Winds of Change.NET: Liberty. Discovery. Humanity. Victory.

Formal Affiliations
  • Anti-Idiotarian Manifesto
  • Euston Democratic Progressive Manifesto
  • Real Democracy for Iran!
  • Support Denamrk
  • Million Voices for Darfur
  • milblogs
Syndication
 Subscribe in a reader

Machine Translation and Online Communities: Let Me Tell You A Story

| 7 Comments

My earlier post on the potential for machine translation (MT) in the blogosphere has drawn some great comments, with ideas that I'll collate and use as the base for some more research and a follow-on post - and of course others are invited to grab the ball and run as well. But in the meanwhile, let me tell you a war story that may help explain why I think this notion has potential:

Once upon a long time ago - 1994-6, to be precise - I was an exec at the pioneering online service CompuServe. When I arrived to take on part of the R&D efforts of the time, I inherited an existing project to test out machine translation to encourage multilingual conversations within our 'Forums' (most people would call them bulletin boards today.) This resulted in a vibrant multilingual online community of thousands, with some outcomes highly relevant to the notion of translating the blogosphere. I'm largely working from memory, since I turned in my notebooks when I left the company....

To give credit where it's due, the project was originated by Sandy Trevor (now here) and was led throughout by Dr. Mary Flanagan (now here). (I'll send an e-mail inviting Mary to correct or elaborate in the comments). The MT technology used was a now-vanished rule driven engine called Transcend, by Intergraph. (Update/Correction: Transcend was first sold to Transparent Language and then resold to SDL which still supports it.) A contemporary trade press description of the project is here. Fair warning: Some of the systems created were patented (US Pat #5,715,466).

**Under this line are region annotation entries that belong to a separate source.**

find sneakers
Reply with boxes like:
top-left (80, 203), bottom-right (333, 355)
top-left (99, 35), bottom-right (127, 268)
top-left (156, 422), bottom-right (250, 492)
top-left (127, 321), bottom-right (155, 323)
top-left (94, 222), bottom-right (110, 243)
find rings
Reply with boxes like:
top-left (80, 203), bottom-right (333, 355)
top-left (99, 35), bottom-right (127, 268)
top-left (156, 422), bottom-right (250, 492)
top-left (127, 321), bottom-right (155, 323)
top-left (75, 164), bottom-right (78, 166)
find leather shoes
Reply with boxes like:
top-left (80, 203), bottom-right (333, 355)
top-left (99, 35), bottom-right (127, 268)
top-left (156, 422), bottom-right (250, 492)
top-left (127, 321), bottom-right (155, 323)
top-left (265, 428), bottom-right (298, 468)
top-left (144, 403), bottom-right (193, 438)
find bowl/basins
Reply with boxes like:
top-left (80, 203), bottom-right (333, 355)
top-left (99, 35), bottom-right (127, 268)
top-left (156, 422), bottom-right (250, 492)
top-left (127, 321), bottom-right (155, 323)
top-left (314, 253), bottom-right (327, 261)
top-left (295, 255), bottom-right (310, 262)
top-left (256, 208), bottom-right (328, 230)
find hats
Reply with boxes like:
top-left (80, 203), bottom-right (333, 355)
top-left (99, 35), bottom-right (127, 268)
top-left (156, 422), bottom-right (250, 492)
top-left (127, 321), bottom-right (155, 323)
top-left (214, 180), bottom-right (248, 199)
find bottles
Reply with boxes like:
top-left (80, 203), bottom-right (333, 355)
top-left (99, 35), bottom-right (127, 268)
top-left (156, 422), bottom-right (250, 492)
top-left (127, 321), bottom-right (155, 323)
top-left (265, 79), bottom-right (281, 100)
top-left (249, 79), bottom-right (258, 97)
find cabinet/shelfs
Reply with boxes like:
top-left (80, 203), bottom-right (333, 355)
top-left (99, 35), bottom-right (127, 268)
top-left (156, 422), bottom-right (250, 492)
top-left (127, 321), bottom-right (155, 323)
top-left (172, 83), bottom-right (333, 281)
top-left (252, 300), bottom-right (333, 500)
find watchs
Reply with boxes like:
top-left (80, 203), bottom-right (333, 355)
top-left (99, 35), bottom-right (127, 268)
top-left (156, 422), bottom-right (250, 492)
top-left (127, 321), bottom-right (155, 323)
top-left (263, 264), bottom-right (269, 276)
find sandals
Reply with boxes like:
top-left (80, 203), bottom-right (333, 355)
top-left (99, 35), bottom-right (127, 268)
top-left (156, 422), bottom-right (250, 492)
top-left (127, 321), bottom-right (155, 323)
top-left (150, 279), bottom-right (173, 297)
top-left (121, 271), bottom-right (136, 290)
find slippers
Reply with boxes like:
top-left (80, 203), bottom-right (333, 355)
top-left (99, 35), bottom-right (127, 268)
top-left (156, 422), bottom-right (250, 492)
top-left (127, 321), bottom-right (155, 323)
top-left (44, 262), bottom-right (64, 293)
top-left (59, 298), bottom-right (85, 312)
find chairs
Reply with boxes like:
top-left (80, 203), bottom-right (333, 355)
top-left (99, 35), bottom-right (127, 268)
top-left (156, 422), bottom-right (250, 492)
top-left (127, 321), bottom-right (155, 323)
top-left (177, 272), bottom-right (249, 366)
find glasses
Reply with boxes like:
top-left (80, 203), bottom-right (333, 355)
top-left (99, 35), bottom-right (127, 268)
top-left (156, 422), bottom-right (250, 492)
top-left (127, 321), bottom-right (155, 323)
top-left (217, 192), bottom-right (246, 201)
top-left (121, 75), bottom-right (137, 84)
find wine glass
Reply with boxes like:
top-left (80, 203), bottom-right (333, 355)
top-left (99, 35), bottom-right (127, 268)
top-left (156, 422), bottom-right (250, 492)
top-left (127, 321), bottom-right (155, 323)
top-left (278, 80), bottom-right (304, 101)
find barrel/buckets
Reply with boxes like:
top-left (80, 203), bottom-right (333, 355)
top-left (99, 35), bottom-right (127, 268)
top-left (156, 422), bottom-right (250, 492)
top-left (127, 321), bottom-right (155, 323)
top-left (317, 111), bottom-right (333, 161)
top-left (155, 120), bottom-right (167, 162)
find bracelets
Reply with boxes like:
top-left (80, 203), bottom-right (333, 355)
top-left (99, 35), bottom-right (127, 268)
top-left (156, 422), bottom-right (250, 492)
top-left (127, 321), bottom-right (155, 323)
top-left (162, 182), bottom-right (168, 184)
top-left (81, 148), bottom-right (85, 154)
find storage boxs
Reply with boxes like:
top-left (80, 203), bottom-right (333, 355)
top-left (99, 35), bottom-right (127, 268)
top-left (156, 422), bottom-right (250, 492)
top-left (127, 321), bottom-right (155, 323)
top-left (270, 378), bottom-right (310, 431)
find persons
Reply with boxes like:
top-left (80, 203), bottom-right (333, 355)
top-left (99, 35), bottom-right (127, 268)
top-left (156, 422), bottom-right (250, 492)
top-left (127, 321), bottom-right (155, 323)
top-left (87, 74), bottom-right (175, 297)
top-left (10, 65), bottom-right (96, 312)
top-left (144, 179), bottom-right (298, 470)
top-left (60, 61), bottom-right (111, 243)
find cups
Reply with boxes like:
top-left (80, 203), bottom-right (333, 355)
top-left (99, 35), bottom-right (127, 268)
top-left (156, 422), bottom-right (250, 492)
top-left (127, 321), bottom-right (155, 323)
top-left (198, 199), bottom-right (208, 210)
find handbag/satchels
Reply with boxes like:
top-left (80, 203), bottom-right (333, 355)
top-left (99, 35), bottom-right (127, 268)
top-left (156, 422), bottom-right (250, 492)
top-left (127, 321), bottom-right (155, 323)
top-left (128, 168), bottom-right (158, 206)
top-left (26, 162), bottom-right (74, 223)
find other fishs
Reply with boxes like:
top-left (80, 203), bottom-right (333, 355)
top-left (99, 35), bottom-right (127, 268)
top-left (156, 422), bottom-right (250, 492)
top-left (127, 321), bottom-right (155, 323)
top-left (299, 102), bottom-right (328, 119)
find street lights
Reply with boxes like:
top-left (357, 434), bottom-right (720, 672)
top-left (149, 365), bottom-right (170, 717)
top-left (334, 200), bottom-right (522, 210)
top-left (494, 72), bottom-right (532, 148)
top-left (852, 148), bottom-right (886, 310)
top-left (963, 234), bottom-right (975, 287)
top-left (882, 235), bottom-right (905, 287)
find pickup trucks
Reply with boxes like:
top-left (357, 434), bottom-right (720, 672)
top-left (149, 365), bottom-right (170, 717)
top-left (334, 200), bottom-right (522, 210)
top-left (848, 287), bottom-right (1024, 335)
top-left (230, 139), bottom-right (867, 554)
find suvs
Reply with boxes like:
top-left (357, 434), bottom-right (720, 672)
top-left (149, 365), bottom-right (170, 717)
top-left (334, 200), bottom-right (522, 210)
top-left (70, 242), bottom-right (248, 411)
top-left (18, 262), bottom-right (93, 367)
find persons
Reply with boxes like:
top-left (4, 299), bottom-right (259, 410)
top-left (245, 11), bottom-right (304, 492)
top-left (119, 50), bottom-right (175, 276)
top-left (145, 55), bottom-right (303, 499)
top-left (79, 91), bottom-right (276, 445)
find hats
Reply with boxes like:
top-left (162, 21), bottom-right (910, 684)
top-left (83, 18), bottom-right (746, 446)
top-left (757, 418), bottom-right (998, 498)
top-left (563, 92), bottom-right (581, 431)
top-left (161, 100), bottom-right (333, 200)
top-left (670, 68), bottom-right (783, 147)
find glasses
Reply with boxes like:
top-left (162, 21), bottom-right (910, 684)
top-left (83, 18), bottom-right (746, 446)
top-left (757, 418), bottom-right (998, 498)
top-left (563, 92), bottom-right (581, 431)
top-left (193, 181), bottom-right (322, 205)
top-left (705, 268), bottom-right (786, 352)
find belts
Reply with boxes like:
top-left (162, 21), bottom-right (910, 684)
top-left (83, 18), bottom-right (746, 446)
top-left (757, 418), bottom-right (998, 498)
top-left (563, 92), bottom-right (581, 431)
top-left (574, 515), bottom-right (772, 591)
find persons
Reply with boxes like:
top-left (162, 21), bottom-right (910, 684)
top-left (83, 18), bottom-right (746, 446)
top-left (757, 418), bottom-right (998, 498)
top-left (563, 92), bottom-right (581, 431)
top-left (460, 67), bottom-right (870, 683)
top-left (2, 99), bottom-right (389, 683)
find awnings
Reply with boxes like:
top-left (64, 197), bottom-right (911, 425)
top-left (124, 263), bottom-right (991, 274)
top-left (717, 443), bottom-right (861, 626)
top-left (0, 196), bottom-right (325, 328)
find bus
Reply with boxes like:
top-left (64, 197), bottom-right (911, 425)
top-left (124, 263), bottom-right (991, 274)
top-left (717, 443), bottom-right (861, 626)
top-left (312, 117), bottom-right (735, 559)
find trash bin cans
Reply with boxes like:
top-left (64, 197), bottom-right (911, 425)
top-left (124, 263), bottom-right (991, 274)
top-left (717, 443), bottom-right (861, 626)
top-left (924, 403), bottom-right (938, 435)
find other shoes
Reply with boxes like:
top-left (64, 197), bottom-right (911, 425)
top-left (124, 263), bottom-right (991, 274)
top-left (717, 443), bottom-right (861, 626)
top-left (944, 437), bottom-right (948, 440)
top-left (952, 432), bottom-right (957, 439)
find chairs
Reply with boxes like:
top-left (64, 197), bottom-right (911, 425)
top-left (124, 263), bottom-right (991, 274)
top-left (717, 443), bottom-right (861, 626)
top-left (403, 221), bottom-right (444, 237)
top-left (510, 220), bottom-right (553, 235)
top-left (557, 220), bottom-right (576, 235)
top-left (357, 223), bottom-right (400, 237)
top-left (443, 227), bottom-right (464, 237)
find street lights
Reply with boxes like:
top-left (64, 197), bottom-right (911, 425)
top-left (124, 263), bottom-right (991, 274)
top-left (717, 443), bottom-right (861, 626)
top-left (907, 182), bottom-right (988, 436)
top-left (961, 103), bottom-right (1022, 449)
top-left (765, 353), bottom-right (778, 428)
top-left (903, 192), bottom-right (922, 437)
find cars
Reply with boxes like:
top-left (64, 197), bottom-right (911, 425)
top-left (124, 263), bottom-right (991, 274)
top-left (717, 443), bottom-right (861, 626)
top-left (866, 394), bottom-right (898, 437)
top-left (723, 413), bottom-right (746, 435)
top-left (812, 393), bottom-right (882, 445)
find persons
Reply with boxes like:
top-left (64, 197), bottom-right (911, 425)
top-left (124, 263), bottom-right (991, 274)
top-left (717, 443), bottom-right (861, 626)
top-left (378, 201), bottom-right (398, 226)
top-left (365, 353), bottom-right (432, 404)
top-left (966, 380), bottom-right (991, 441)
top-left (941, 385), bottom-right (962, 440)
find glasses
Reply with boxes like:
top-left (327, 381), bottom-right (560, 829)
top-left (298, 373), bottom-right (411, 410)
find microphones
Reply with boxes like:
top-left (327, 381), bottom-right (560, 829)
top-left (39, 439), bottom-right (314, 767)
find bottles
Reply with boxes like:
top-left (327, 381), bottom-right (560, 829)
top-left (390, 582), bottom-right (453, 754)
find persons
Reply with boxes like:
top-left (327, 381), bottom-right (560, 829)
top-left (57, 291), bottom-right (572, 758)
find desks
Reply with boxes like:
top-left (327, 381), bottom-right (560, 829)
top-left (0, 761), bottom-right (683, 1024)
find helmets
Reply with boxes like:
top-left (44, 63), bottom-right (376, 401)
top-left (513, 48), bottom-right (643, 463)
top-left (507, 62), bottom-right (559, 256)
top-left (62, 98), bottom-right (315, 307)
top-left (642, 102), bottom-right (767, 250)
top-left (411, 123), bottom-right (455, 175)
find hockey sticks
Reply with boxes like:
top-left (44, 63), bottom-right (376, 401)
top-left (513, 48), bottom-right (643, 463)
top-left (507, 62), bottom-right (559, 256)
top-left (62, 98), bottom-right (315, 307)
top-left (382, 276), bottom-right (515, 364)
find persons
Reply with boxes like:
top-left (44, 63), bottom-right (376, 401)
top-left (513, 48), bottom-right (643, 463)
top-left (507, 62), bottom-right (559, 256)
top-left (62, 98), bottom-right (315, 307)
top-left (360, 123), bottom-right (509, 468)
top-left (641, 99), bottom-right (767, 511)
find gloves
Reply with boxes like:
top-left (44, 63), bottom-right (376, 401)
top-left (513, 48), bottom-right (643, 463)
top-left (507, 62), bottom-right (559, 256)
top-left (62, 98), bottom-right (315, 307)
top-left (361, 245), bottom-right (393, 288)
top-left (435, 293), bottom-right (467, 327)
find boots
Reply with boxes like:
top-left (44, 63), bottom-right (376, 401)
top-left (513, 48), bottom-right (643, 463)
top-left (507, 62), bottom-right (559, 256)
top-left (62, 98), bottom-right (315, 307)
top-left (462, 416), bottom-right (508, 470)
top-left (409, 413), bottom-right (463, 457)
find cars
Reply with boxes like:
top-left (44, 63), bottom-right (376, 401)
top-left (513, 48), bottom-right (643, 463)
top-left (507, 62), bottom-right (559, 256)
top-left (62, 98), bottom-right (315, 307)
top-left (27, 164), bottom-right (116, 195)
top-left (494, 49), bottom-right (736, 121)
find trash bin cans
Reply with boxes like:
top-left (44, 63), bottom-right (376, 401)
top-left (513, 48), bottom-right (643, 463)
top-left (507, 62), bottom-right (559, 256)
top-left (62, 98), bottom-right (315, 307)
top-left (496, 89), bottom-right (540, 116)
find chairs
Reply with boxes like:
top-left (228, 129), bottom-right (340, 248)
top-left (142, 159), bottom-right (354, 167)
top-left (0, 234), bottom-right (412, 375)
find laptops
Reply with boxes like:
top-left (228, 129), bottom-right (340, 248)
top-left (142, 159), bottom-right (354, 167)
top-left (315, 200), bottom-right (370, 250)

We first set up the machine translator to run on a technical support forum for the service's Mac based proprietary client. As commenters below noted, restricting the translation domain, particularly into a technical field with a lot of jargon, makes the translation more effective. The translator would run through the lists of posts every few minutes, and translate every new English post into French and German and insert them on parallel forums in those languages, also grabbing new ones originating in French and German and translating and reposting them in English. (Note we never had the non-English language pairings - all of these projects were 'stars' around English.)

This went pretty well, in spite of some squawking and mocking by a group of professional translators on the service, and we moved on to bigger things. Adding Spanish to the list of languages, we create four parallel forum bulletin boards which were collectively called the 'World Community Forum'. We seeded them with some guesses of topics that people would want to talk about across cultures - e.g., Sports, Politics, Travel. We were now venturing out of safe technical topics, and the technology was going to be challenged more severely. One of the joys of online services then, as with the Internet now, was the ability to just 'go live' with your experiments. And since the revenue model of the day was pay-per-connect time, we could even try to make money doing so. After running a few tests, we make the forums public, and started promoting them on the "What's New" part of the main CompuServe menu.

The World Community Forum was a roaring success. It attracted hundreds and soon thousands of visitors, went profitable within a few weeks, and soon was regularly appearing in the top 50 products list of the entire service. (You'd have thought the profits would have been added to my R&D budget, but noooo....) After some weeks of dealing with translation accuracy and with scaling issues - we'd brought the whole project up on a single server in a field office - there was enough time to run some analytics and dig into the conversation patterns and topics that were evolving in the forums.

The results were very interesting. While there was significant use of the translators, the majority of posts and responses were in the same language, even though we could tell from the idents of the users that many were posting from different native language territories. Digging into the texts, we found some of them ridiculing and trying to correct the machine translations, but that more were people deliberately using their second langauges. Germans tried out their schoolbook English on the Americans and Brits, and Americans used their rotten Spanish to try and converse with Latin Americans. And all sides cheerfully corrected each other's mistakes as the conversation flowed.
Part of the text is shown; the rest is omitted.